Advocates worry that suspensions and expulsions could create yet another pandemic consequence for the nation’s most vulnerable kids and have called on schools to work with students who’ve already missed weeks or months of instruction during the pandemic, rather than punish them.

“There has to be this grace and compassion that’s extended to young people who have lived through the world since March 2020, this unparalleled event that all of us are still kind of sitting with and fully understanding,” said Andrew Hairston, the education justice director at Texas Appleseed, a civil rights organization. “It is a perilous moment for young people. If you’re approaching it with the same zero tolerance philosophy that has guided schools for 70 years, then you’re certainly going to see a number of fallouts from it.”

Ronn Nozoe, the CEO of the National Association of Secondary School Principals, said he’s heard from members around the country that they’re seeing higher-than-usual rates of fights, drug use and other discipline issues and are struggling with how to respond.

His members don’t want to suspend or expel students, he said, but they have limited resources to address the emotional causes of students’ behavior while also keeping their buildings safe.

“These are deep problems,” Nozoe said. “You know, ‘We don’t have a place to live,’ or ‘My parents lost their job,’ or ‘My uncle died,’ or ‘I don’t have hope.’ These are not issues that you’re going to go to a counselor for 30 minutes and be done with. These are issues that are deep, and some of those issues are not resolvable at the school level.”

Stephen Paterson, the principal of Kearsarge Regional Middle School in North Sutton, New Hampshire, created a “base camp” for the first two weeks of the school year to spell out expectations and routines and help students readjust to school.

“We took the approach at the start of the year that we had to reteach kids how to be in school,” Paterson said.
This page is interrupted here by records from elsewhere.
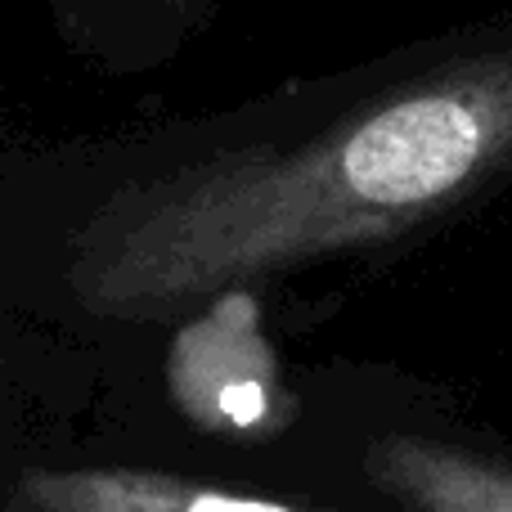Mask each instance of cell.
<instances>
[{
    "instance_id": "cell-1",
    "label": "cell",
    "mask_w": 512,
    "mask_h": 512,
    "mask_svg": "<svg viewBox=\"0 0 512 512\" xmlns=\"http://www.w3.org/2000/svg\"><path fill=\"white\" fill-rule=\"evenodd\" d=\"M512 180V18L180 126L68 234L90 315L167 319L256 279L387 248Z\"/></svg>"
},
{
    "instance_id": "cell-2",
    "label": "cell",
    "mask_w": 512,
    "mask_h": 512,
    "mask_svg": "<svg viewBox=\"0 0 512 512\" xmlns=\"http://www.w3.org/2000/svg\"><path fill=\"white\" fill-rule=\"evenodd\" d=\"M14 512H306L234 495L207 481L140 468H32L14 490Z\"/></svg>"
},
{
    "instance_id": "cell-4",
    "label": "cell",
    "mask_w": 512,
    "mask_h": 512,
    "mask_svg": "<svg viewBox=\"0 0 512 512\" xmlns=\"http://www.w3.org/2000/svg\"><path fill=\"white\" fill-rule=\"evenodd\" d=\"M221 0H54L68 41L113 72L167 68L212 27Z\"/></svg>"
},
{
    "instance_id": "cell-3",
    "label": "cell",
    "mask_w": 512,
    "mask_h": 512,
    "mask_svg": "<svg viewBox=\"0 0 512 512\" xmlns=\"http://www.w3.org/2000/svg\"><path fill=\"white\" fill-rule=\"evenodd\" d=\"M364 472L409 512H512L508 463L432 436H382L364 454Z\"/></svg>"
}]
</instances>
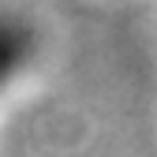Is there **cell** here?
I'll return each mask as SVG.
<instances>
[{
	"mask_svg": "<svg viewBox=\"0 0 157 157\" xmlns=\"http://www.w3.org/2000/svg\"><path fill=\"white\" fill-rule=\"evenodd\" d=\"M23 56H26V37L15 26L0 23V90H4V82L23 67Z\"/></svg>",
	"mask_w": 157,
	"mask_h": 157,
	"instance_id": "cell-1",
	"label": "cell"
}]
</instances>
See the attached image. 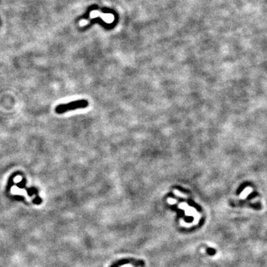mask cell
I'll return each instance as SVG.
<instances>
[{
	"mask_svg": "<svg viewBox=\"0 0 267 267\" xmlns=\"http://www.w3.org/2000/svg\"><path fill=\"white\" fill-rule=\"evenodd\" d=\"M88 105V102L86 99H79L66 104H61L57 105L55 108V111L57 113H63L70 111H74L77 109L85 108Z\"/></svg>",
	"mask_w": 267,
	"mask_h": 267,
	"instance_id": "obj_1",
	"label": "cell"
},
{
	"mask_svg": "<svg viewBox=\"0 0 267 267\" xmlns=\"http://www.w3.org/2000/svg\"><path fill=\"white\" fill-rule=\"evenodd\" d=\"M88 23V22L87 20H85V19H83V20H81L80 22H79V25H80V26H84V25H87Z\"/></svg>",
	"mask_w": 267,
	"mask_h": 267,
	"instance_id": "obj_2",
	"label": "cell"
}]
</instances>
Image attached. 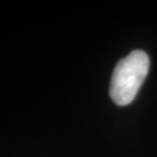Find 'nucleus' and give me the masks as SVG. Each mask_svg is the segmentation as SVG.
I'll use <instances>...</instances> for the list:
<instances>
[{
	"instance_id": "f257e3e1",
	"label": "nucleus",
	"mask_w": 157,
	"mask_h": 157,
	"mask_svg": "<svg viewBox=\"0 0 157 157\" xmlns=\"http://www.w3.org/2000/svg\"><path fill=\"white\" fill-rule=\"evenodd\" d=\"M149 71V56L143 50H134L121 59L114 68L110 81V97L119 106L135 100Z\"/></svg>"
}]
</instances>
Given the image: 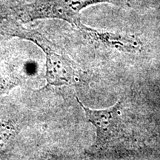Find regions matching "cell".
<instances>
[{
	"mask_svg": "<svg viewBox=\"0 0 160 160\" xmlns=\"http://www.w3.org/2000/svg\"><path fill=\"white\" fill-rule=\"evenodd\" d=\"M77 28L82 33L86 39L95 43H101L108 47L126 52L139 51L141 42L133 36L122 34L113 32L99 31L84 25L82 22Z\"/></svg>",
	"mask_w": 160,
	"mask_h": 160,
	"instance_id": "obj_4",
	"label": "cell"
},
{
	"mask_svg": "<svg viewBox=\"0 0 160 160\" xmlns=\"http://www.w3.org/2000/svg\"><path fill=\"white\" fill-rule=\"evenodd\" d=\"M78 103L85 113V117L96 129V139L91 147V153H98L108 148L111 144L119 139L123 133L122 102L103 110H93L88 108L77 97Z\"/></svg>",
	"mask_w": 160,
	"mask_h": 160,
	"instance_id": "obj_3",
	"label": "cell"
},
{
	"mask_svg": "<svg viewBox=\"0 0 160 160\" xmlns=\"http://www.w3.org/2000/svg\"><path fill=\"white\" fill-rule=\"evenodd\" d=\"M13 128V127H12ZM8 125H0V150L5 148L6 145L13 137V130Z\"/></svg>",
	"mask_w": 160,
	"mask_h": 160,
	"instance_id": "obj_5",
	"label": "cell"
},
{
	"mask_svg": "<svg viewBox=\"0 0 160 160\" xmlns=\"http://www.w3.org/2000/svg\"><path fill=\"white\" fill-rule=\"evenodd\" d=\"M39 46L46 55V79L49 85H79L83 73L78 65L62 54L46 38L37 31L29 32L27 37Z\"/></svg>",
	"mask_w": 160,
	"mask_h": 160,
	"instance_id": "obj_2",
	"label": "cell"
},
{
	"mask_svg": "<svg viewBox=\"0 0 160 160\" xmlns=\"http://www.w3.org/2000/svg\"><path fill=\"white\" fill-rule=\"evenodd\" d=\"M109 3L121 8L131 7V0H33L21 3L16 11L22 21L57 19L77 28L81 22V12L89 6Z\"/></svg>",
	"mask_w": 160,
	"mask_h": 160,
	"instance_id": "obj_1",
	"label": "cell"
}]
</instances>
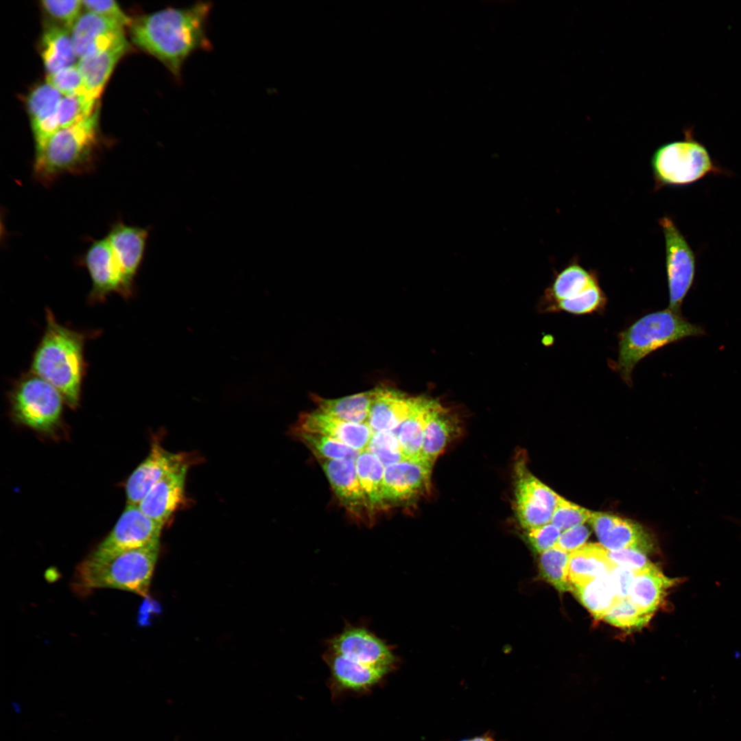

His school has also used “restorative practices” in response to student misbehavior, focusing on teaching children about the consequences of their actions rather than punishing them, he said. His school hasn’t seen a spike in problematic behavior or suspensions, he said.

But educators note that some schools don’t have the staff, skills or resources to effectively respond to discipline challenges without conventional tools like suspensions, especially given staffing issues that have made it difficult for schools to hire enough counselors to serve students’ needs. Hiring issues have also reduced the number of aides available to monitor hallways and support students with disabilities.

“Teachers and administration and staff are tapped out,” said Ruth Idakula, the program director for Dignity in Schools, a national coalition of organizations that push for alternatives to traditional school punishments. She said she recently polled 20 members of her coalition, many of whom reported an uptick in parent complaints about suspensions and expulsions. “People are burnt out, and they just can’t deal anymore.”

Educators, meanwhile, are also under pressure to respond swiftly and decisively to safety issues, particularly after school shootings like the one that took place in Oxford, Michigan, on Nov. 30, when a student whom administrators decided not to suspend allegedly used a gun to kill four of his classmates.

Oxford superintendent Tim Throne later defended the school’s decision to send the 15-year-old back to class despite concerns from teachers who found his violent drawings and writings, saying the student had no history of disciplinary infractions and appeared calm. Throne wrote that the school’s counselors had “made a judgment based on their professional training and clinical experience.”

While school shootings are extreme situations, administrators must regularly make difficult decisions to keep their schools safe, said Thorpe, the Indiana principal who noted a sharp increase in student violence this school year.

Sometimes, she said, that means suspending students.

“Is sending them home the best, you know, unsupervised? No,” she said, noting that students might not be safe at home or might view suspensions as a reward, a chance to play video games. “But keeping them here in an agitated state where they are disrupting the entire school?” she asked. “That’s not the best answer either.”